【YouTube先行公開|札幌 新車コーティング】LEXUS RX500h Fスポーツ|セラミックプロイオン2層と冬期温度管理の実際
札幌市北区よりご入庫
LEXUS RX500h Fスポーツ(新車) の施工事例です。
本車両は、納車前より数か月にわたり継続してご相談をいただき、
希望ナンバー抽選・納期調整を経て、納車後すぐに当店へ直納入庫となりました。
今回は
YouTube先行公開 として施工内容の概要を公開し、
本記事では より踏み込んだ技術的な観点 から、
札幌という寒冷地で新車施工を行う際の注意点を解説します
ページコンテンツ
施工内容一覧
- セラミックプロ イオン(2レイヤー)
- 新車直納セット
- パノラマルーフ IRフィルム施工
- ウィンドウ撥水コーティング:PGS-33(全面)
- アルミホイールコーティング:完全2層式 SPG Wheel
セラミックプロイオン2レイヤーについて(技術解説)
セラミックプロ イオンは、
一般的なガラスコーティングとは異なり、
イオン交換テクノロジーを用いた高密度セラミック被膜を形成します。
2レイヤー施工の場合、
- 1層目:塗装表面との密着・定着を重視
- 2層目:耐薬品性・防汚性・被膜均一性を補強
という役割分担になります。
重要なのは、
単に2回塗ることではなく、層ごとに完全硬化条件を満たすことです。
冬期・札幌施工で最も重要な「温度管理」
ここが最重要ポイントです。
セラミックコーティングは
温度が低い=硬化が遅れる
では終わりません。
温度管理が不十分な場合、以下の問題が発生します。
- 表面だけが先に硬化し、内部が未硬化
- 初期艶は良く見えても、数週間〜数か月で性能低下
- 撥水・疎水挙動が不安定
- シミ耐性・薬品耐性が設計値に達しない
札幌の冬期環境では、
「塗布時の室温」だけでなく、
- 塗布前の車体温度
- レイヤー間のインターバル
- 焼付温度と時間
- 養生期間中の環境安定性
これらすべてを管理しなければ
カタログ通りの性能は絶対に出ません。
■ 今回あえて行った「撥水の調整」について(重要)
一般的に
「撥水=良い」「弾けば弾くほど高性能」
と思われがちですが、それは表層の話でしかありません。
今回、ボンネット部のみ撥水が過剰な状態を確認しました。
原因
- 塗装表面に**油分(ディーラー洗車由来・搬送時保護剤残留)**が存在
- コーティング本来の撥水ではなく
油分による一時的・不安定な撥水挙動
この状態を放置すると
- 雨ジミの定着
- 撥水ムラ
- 被膜の硬化不良
- 将来的な撥水低下の早期化
といった長期性能に悪影響を及ぼしますので、しっかりとテコ入れ
IRフィルム・ガラス撥水・ホイールコーティングについて
- パノラマルーフ IRフィルム
→ 夏季の遮熱だけでなく、冬期の放射冷却抑制にも寄与 - PGS-33 ガラス撥水(全面)

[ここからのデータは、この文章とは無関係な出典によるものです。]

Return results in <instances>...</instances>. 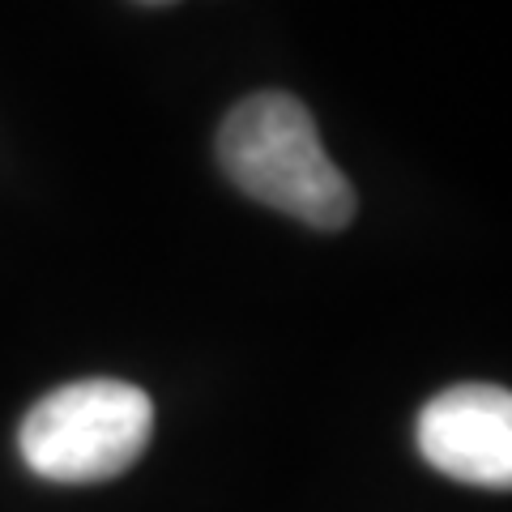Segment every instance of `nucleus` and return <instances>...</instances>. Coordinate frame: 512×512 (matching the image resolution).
<instances>
[{"label": "nucleus", "instance_id": "3", "mask_svg": "<svg viewBox=\"0 0 512 512\" xmlns=\"http://www.w3.org/2000/svg\"><path fill=\"white\" fill-rule=\"evenodd\" d=\"M419 453L457 483L512 487V397L500 384H453L419 410Z\"/></svg>", "mask_w": 512, "mask_h": 512}, {"label": "nucleus", "instance_id": "4", "mask_svg": "<svg viewBox=\"0 0 512 512\" xmlns=\"http://www.w3.org/2000/svg\"><path fill=\"white\" fill-rule=\"evenodd\" d=\"M141 5H175V0H141Z\"/></svg>", "mask_w": 512, "mask_h": 512}, {"label": "nucleus", "instance_id": "1", "mask_svg": "<svg viewBox=\"0 0 512 512\" xmlns=\"http://www.w3.org/2000/svg\"><path fill=\"white\" fill-rule=\"evenodd\" d=\"M218 163L252 201L316 231L355 218V188L320 146L308 107L282 90L248 94L218 128Z\"/></svg>", "mask_w": 512, "mask_h": 512}, {"label": "nucleus", "instance_id": "2", "mask_svg": "<svg viewBox=\"0 0 512 512\" xmlns=\"http://www.w3.org/2000/svg\"><path fill=\"white\" fill-rule=\"evenodd\" d=\"M154 402L128 380H77L47 393L18 431L22 461L47 483H107L146 453Z\"/></svg>", "mask_w": 512, "mask_h": 512}]
</instances>
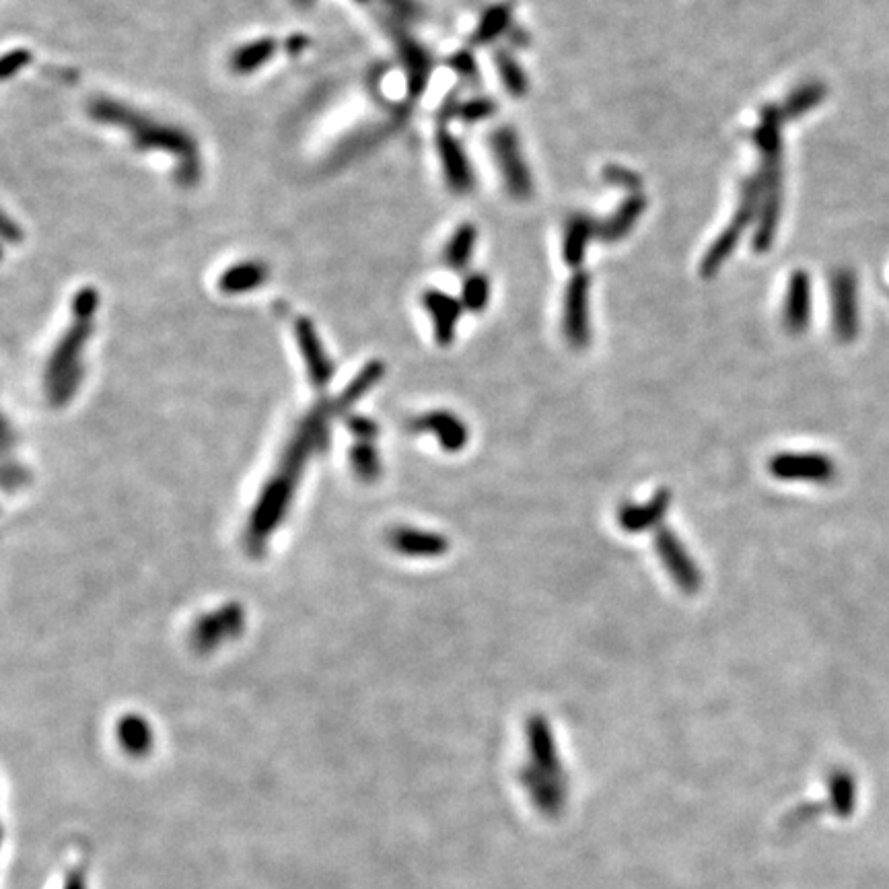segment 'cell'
<instances>
[{"label":"cell","mask_w":889,"mask_h":889,"mask_svg":"<svg viewBox=\"0 0 889 889\" xmlns=\"http://www.w3.org/2000/svg\"><path fill=\"white\" fill-rule=\"evenodd\" d=\"M87 112L99 124L126 130L138 151H159L171 155L177 161V184L194 186L200 180L198 145L192 134H188L184 128L159 122L122 101L108 97L93 99Z\"/></svg>","instance_id":"obj_1"},{"label":"cell","mask_w":889,"mask_h":889,"mask_svg":"<svg viewBox=\"0 0 889 889\" xmlns=\"http://www.w3.org/2000/svg\"><path fill=\"white\" fill-rule=\"evenodd\" d=\"M782 118L780 105L768 103L760 112L754 130V145L760 155V210L754 225L752 247L756 254H768L778 235L782 219V192H785V169H782Z\"/></svg>","instance_id":"obj_2"},{"label":"cell","mask_w":889,"mask_h":889,"mask_svg":"<svg viewBox=\"0 0 889 889\" xmlns=\"http://www.w3.org/2000/svg\"><path fill=\"white\" fill-rule=\"evenodd\" d=\"M760 194H762V190H760L758 173L741 182L739 200H737V206H735V212H733L729 225L717 235V239L713 243H710V247L700 262V274L704 278H713L725 266V262L737 250L741 237L750 231L752 225H756L758 210H760Z\"/></svg>","instance_id":"obj_3"},{"label":"cell","mask_w":889,"mask_h":889,"mask_svg":"<svg viewBox=\"0 0 889 889\" xmlns=\"http://www.w3.org/2000/svg\"><path fill=\"white\" fill-rule=\"evenodd\" d=\"M488 142L507 192L515 200H529L533 196V175L523 157L517 132L511 126H501L490 134Z\"/></svg>","instance_id":"obj_4"},{"label":"cell","mask_w":889,"mask_h":889,"mask_svg":"<svg viewBox=\"0 0 889 889\" xmlns=\"http://www.w3.org/2000/svg\"><path fill=\"white\" fill-rule=\"evenodd\" d=\"M385 29L389 33L391 42H394L400 62L404 66L406 73V89H408V97L410 99H418L426 87H429L433 68H435V60L431 56V52L426 50L414 35L408 33L406 25L387 19L385 21Z\"/></svg>","instance_id":"obj_5"},{"label":"cell","mask_w":889,"mask_h":889,"mask_svg":"<svg viewBox=\"0 0 889 889\" xmlns=\"http://www.w3.org/2000/svg\"><path fill=\"white\" fill-rule=\"evenodd\" d=\"M589 291L591 278L587 272L577 270L568 280L564 291V313L562 332L575 350H583L591 342V322H589Z\"/></svg>","instance_id":"obj_6"},{"label":"cell","mask_w":889,"mask_h":889,"mask_svg":"<svg viewBox=\"0 0 889 889\" xmlns=\"http://www.w3.org/2000/svg\"><path fill=\"white\" fill-rule=\"evenodd\" d=\"M768 472L776 480L785 482H811V484H828L836 478L838 470L834 459L824 453H795L785 451L776 453L768 461Z\"/></svg>","instance_id":"obj_7"},{"label":"cell","mask_w":889,"mask_h":889,"mask_svg":"<svg viewBox=\"0 0 889 889\" xmlns=\"http://www.w3.org/2000/svg\"><path fill=\"white\" fill-rule=\"evenodd\" d=\"M653 544H655V552L661 558L671 581L688 595L698 593V589L702 587V573H700L696 560L690 556V552L682 544L678 533L667 529V527H659L655 538H653Z\"/></svg>","instance_id":"obj_8"},{"label":"cell","mask_w":889,"mask_h":889,"mask_svg":"<svg viewBox=\"0 0 889 889\" xmlns=\"http://www.w3.org/2000/svg\"><path fill=\"white\" fill-rule=\"evenodd\" d=\"M832 295V326L842 342L855 340L861 328L859 313V282L850 270H838L830 284Z\"/></svg>","instance_id":"obj_9"},{"label":"cell","mask_w":889,"mask_h":889,"mask_svg":"<svg viewBox=\"0 0 889 889\" xmlns=\"http://www.w3.org/2000/svg\"><path fill=\"white\" fill-rule=\"evenodd\" d=\"M435 145L441 161V171L449 190L455 194L472 192L476 186V173L464 145H461V142L449 132L447 126H439Z\"/></svg>","instance_id":"obj_10"},{"label":"cell","mask_w":889,"mask_h":889,"mask_svg":"<svg viewBox=\"0 0 889 889\" xmlns=\"http://www.w3.org/2000/svg\"><path fill=\"white\" fill-rule=\"evenodd\" d=\"M811 311H813L811 276L805 270H795L789 276L785 307H782L785 330L793 336L803 334L811 324Z\"/></svg>","instance_id":"obj_11"},{"label":"cell","mask_w":889,"mask_h":889,"mask_svg":"<svg viewBox=\"0 0 889 889\" xmlns=\"http://www.w3.org/2000/svg\"><path fill=\"white\" fill-rule=\"evenodd\" d=\"M422 307L433 319L437 342L441 346H449L455 338L459 319H461V315H464V305H461L459 299H455L453 295H449L445 291L429 289V291L422 293Z\"/></svg>","instance_id":"obj_12"},{"label":"cell","mask_w":889,"mask_h":889,"mask_svg":"<svg viewBox=\"0 0 889 889\" xmlns=\"http://www.w3.org/2000/svg\"><path fill=\"white\" fill-rule=\"evenodd\" d=\"M671 505V492L661 488L647 503H626L618 511V523L628 533H643L655 529L665 519Z\"/></svg>","instance_id":"obj_13"},{"label":"cell","mask_w":889,"mask_h":889,"mask_svg":"<svg viewBox=\"0 0 889 889\" xmlns=\"http://www.w3.org/2000/svg\"><path fill=\"white\" fill-rule=\"evenodd\" d=\"M647 210V198L643 194H628L612 215L599 223L597 237L603 243H618L630 235L636 223L643 219Z\"/></svg>","instance_id":"obj_14"},{"label":"cell","mask_w":889,"mask_h":889,"mask_svg":"<svg viewBox=\"0 0 889 889\" xmlns=\"http://www.w3.org/2000/svg\"><path fill=\"white\" fill-rule=\"evenodd\" d=\"M599 233V221H595L587 212H577L566 221L564 237H562V258L571 268H581L587 256V247L593 237Z\"/></svg>","instance_id":"obj_15"},{"label":"cell","mask_w":889,"mask_h":889,"mask_svg":"<svg viewBox=\"0 0 889 889\" xmlns=\"http://www.w3.org/2000/svg\"><path fill=\"white\" fill-rule=\"evenodd\" d=\"M89 332H91L89 322H77L64 334V338L60 340L54 357L50 361V375L56 381H70V377H73L77 357L89 338Z\"/></svg>","instance_id":"obj_16"},{"label":"cell","mask_w":889,"mask_h":889,"mask_svg":"<svg viewBox=\"0 0 889 889\" xmlns=\"http://www.w3.org/2000/svg\"><path fill=\"white\" fill-rule=\"evenodd\" d=\"M266 280H268V268L262 262L247 260V262H237L227 270H223L217 287L223 295H243L260 289Z\"/></svg>","instance_id":"obj_17"},{"label":"cell","mask_w":889,"mask_h":889,"mask_svg":"<svg viewBox=\"0 0 889 889\" xmlns=\"http://www.w3.org/2000/svg\"><path fill=\"white\" fill-rule=\"evenodd\" d=\"M295 334H297L301 352H303L305 363H307L313 379L319 383L328 381V377L332 375V363L326 357L322 340H319V336L315 332V326L309 322L307 317H301L295 324Z\"/></svg>","instance_id":"obj_18"},{"label":"cell","mask_w":889,"mask_h":889,"mask_svg":"<svg viewBox=\"0 0 889 889\" xmlns=\"http://www.w3.org/2000/svg\"><path fill=\"white\" fill-rule=\"evenodd\" d=\"M513 5L511 3H499L488 7L474 33H472V46H490L494 42H499L505 35H509V31L513 29Z\"/></svg>","instance_id":"obj_19"},{"label":"cell","mask_w":889,"mask_h":889,"mask_svg":"<svg viewBox=\"0 0 889 889\" xmlns=\"http://www.w3.org/2000/svg\"><path fill=\"white\" fill-rule=\"evenodd\" d=\"M278 52V42L274 38H258L254 42L241 44L229 58V68L235 75H252L266 66Z\"/></svg>","instance_id":"obj_20"},{"label":"cell","mask_w":889,"mask_h":889,"mask_svg":"<svg viewBox=\"0 0 889 889\" xmlns=\"http://www.w3.org/2000/svg\"><path fill=\"white\" fill-rule=\"evenodd\" d=\"M420 429L435 433L443 449L447 451H459L468 443V426L464 424V420H459L449 412H435L424 416L420 420Z\"/></svg>","instance_id":"obj_21"},{"label":"cell","mask_w":889,"mask_h":889,"mask_svg":"<svg viewBox=\"0 0 889 889\" xmlns=\"http://www.w3.org/2000/svg\"><path fill=\"white\" fill-rule=\"evenodd\" d=\"M478 241V229L472 223L459 225L453 235L449 237L445 250H443V262L447 268L455 272H464L474 256Z\"/></svg>","instance_id":"obj_22"},{"label":"cell","mask_w":889,"mask_h":889,"mask_svg":"<svg viewBox=\"0 0 889 889\" xmlns=\"http://www.w3.org/2000/svg\"><path fill=\"white\" fill-rule=\"evenodd\" d=\"M826 95H828V89L820 81L801 83L799 87H795L787 95L785 103L780 105L782 118H785V120H799V118H803L805 114L815 110L817 105H820L826 99Z\"/></svg>","instance_id":"obj_23"},{"label":"cell","mask_w":889,"mask_h":889,"mask_svg":"<svg viewBox=\"0 0 889 889\" xmlns=\"http://www.w3.org/2000/svg\"><path fill=\"white\" fill-rule=\"evenodd\" d=\"M492 60H494L496 73H499L505 91L509 95H513V97L527 95V91H529V77L523 70V66L519 64V60L515 58L513 50L496 48Z\"/></svg>","instance_id":"obj_24"},{"label":"cell","mask_w":889,"mask_h":889,"mask_svg":"<svg viewBox=\"0 0 889 889\" xmlns=\"http://www.w3.org/2000/svg\"><path fill=\"white\" fill-rule=\"evenodd\" d=\"M398 548L406 554L416 556H441L447 552L449 544L445 538L437 536V533H424V531H402L398 536Z\"/></svg>","instance_id":"obj_25"},{"label":"cell","mask_w":889,"mask_h":889,"mask_svg":"<svg viewBox=\"0 0 889 889\" xmlns=\"http://www.w3.org/2000/svg\"><path fill=\"white\" fill-rule=\"evenodd\" d=\"M464 309L472 313H482L490 303V280L482 272L466 274L464 282H461V297H459Z\"/></svg>","instance_id":"obj_26"},{"label":"cell","mask_w":889,"mask_h":889,"mask_svg":"<svg viewBox=\"0 0 889 889\" xmlns=\"http://www.w3.org/2000/svg\"><path fill=\"white\" fill-rule=\"evenodd\" d=\"M496 112H499V105H496L494 99L486 95H474L470 99H457L453 120L464 124H480L490 120Z\"/></svg>","instance_id":"obj_27"},{"label":"cell","mask_w":889,"mask_h":889,"mask_svg":"<svg viewBox=\"0 0 889 889\" xmlns=\"http://www.w3.org/2000/svg\"><path fill=\"white\" fill-rule=\"evenodd\" d=\"M120 741L132 756H142L151 750L153 735L147 723L138 717H128L120 723Z\"/></svg>","instance_id":"obj_28"},{"label":"cell","mask_w":889,"mask_h":889,"mask_svg":"<svg viewBox=\"0 0 889 889\" xmlns=\"http://www.w3.org/2000/svg\"><path fill=\"white\" fill-rule=\"evenodd\" d=\"M387 130H391V128H379L377 126V128H371V130H365L363 134L350 136L348 140L342 142L340 149L336 151V163H344V161H348L352 157H359L369 147H373L377 140H381L387 134Z\"/></svg>","instance_id":"obj_29"},{"label":"cell","mask_w":889,"mask_h":889,"mask_svg":"<svg viewBox=\"0 0 889 889\" xmlns=\"http://www.w3.org/2000/svg\"><path fill=\"white\" fill-rule=\"evenodd\" d=\"M601 177H603V182H606L608 186L620 188V190H624L628 194H638L640 186H643V180H640L636 171H632V169H628L624 165H616V163L608 165L606 169H603Z\"/></svg>","instance_id":"obj_30"},{"label":"cell","mask_w":889,"mask_h":889,"mask_svg":"<svg viewBox=\"0 0 889 889\" xmlns=\"http://www.w3.org/2000/svg\"><path fill=\"white\" fill-rule=\"evenodd\" d=\"M449 68L464 83L474 85L476 81H480V66H478V60H476L472 50H457V52H453L449 56Z\"/></svg>","instance_id":"obj_31"},{"label":"cell","mask_w":889,"mask_h":889,"mask_svg":"<svg viewBox=\"0 0 889 889\" xmlns=\"http://www.w3.org/2000/svg\"><path fill=\"white\" fill-rule=\"evenodd\" d=\"M383 5L389 11V19H394L402 25L416 23L422 19V7L416 0H383Z\"/></svg>","instance_id":"obj_32"},{"label":"cell","mask_w":889,"mask_h":889,"mask_svg":"<svg viewBox=\"0 0 889 889\" xmlns=\"http://www.w3.org/2000/svg\"><path fill=\"white\" fill-rule=\"evenodd\" d=\"M31 60H33V56L25 48H15V50L7 52L3 56V62H0V79L9 81V79L17 77L21 70H25L29 66Z\"/></svg>","instance_id":"obj_33"},{"label":"cell","mask_w":889,"mask_h":889,"mask_svg":"<svg viewBox=\"0 0 889 889\" xmlns=\"http://www.w3.org/2000/svg\"><path fill=\"white\" fill-rule=\"evenodd\" d=\"M97 305H99V293L93 287H83L81 291H77L73 299V313L77 317V322H89Z\"/></svg>","instance_id":"obj_34"},{"label":"cell","mask_w":889,"mask_h":889,"mask_svg":"<svg viewBox=\"0 0 889 889\" xmlns=\"http://www.w3.org/2000/svg\"><path fill=\"white\" fill-rule=\"evenodd\" d=\"M62 889H89V881H87V871L85 869H73L66 879Z\"/></svg>","instance_id":"obj_35"},{"label":"cell","mask_w":889,"mask_h":889,"mask_svg":"<svg viewBox=\"0 0 889 889\" xmlns=\"http://www.w3.org/2000/svg\"><path fill=\"white\" fill-rule=\"evenodd\" d=\"M0 233H3V239H5L7 243H17V241L23 239V231H21V227H19L9 215L3 217V229H0Z\"/></svg>","instance_id":"obj_36"},{"label":"cell","mask_w":889,"mask_h":889,"mask_svg":"<svg viewBox=\"0 0 889 889\" xmlns=\"http://www.w3.org/2000/svg\"><path fill=\"white\" fill-rule=\"evenodd\" d=\"M507 38H509L511 48H527V44H529V35H527V31L521 29L519 25H513V29L509 31Z\"/></svg>","instance_id":"obj_37"},{"label":"cell","mask_w":889,"mask_h":889,"mask_svg":"<svg viewBox=\"0 0 889 889\" xmlns=\"http://www.w3.org/2000/svg\"><path fill=\"white\" fill-rule=\"evenodd\" d=\"M313 3H315V0H293V5H295L297 9H311Z\"/></svg>","instance_id":"obj_38"},{"label":"cell","mask_w":889,"mask_h":889,"mask_svg":"<svg viewBox=\"0 0 889 889\" xmlns=\"http://www.w3.org/2000/svg\"><path fill=\"white\" fill-rule=\"evenodd\" d=\"M354 3H359V5H365V3H369V0H354Z\"/></svg>","instance_id":"obj_39"}]
</instances>
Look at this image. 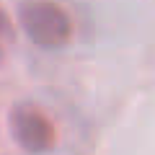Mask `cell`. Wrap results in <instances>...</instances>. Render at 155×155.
<instances>
[{
    "instance_id": "obj_1",
    "label": "cell",
    "mask_w": 155,
    "mask_h": 155,
    "mask_svg": "<svg viewBox=\"0 0 155 155\" xmlns=\"http://www.w3.org/2000/svg\"><path fill=\"white\" fill-rule=\"evenodd\" d=\"M21 23L34 44L47 47V49H57L70 39V21H67L65 11L54 3L26 5L21 13Z\"/></svg>"
},
{
    "instance_id": "obj_2",
    "label": "cell",
    "mask_w": 155,
    "mask_h": 155,
    "mask_svg": "<svg viewBox=\"0 0 155 155\" xmlns=\"http://www.w3.org/2000/svg\"><path fill=\"white\" fill-rule=\"evenodd\" d=\"M11 129L18 145L28 153H44L54 142V129H52L49 119L41 116L36 109H26V106L16 109L11 116Z\"/></svg>"
}]
</instances>
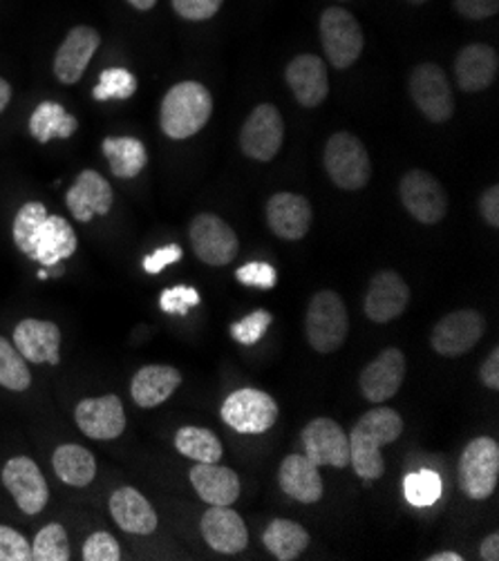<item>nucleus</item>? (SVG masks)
I'll use <instances>...</instances> for the list:
<instances>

→ 低温時でも被膜が硬化・定着する特性を考慮 - SPG Wheel 完全2層式
→ 融雪剤・塩害を前提とした北海道仕様
いずれも
「札幌で使われること」を前提に選定しています。
まとめ|新車だからこそ施工環境がすべて
新車は状態が良い反面、
最初の施工品質がその後数年を決定づけます。
特に札幌・北海道では、
施工内容よりも 施工環境と工程管理 が重要になるケースも少なくありません。
当店では
「施工メニュー」ではなく
施工条件そのもの に責任を持つことを重視しています。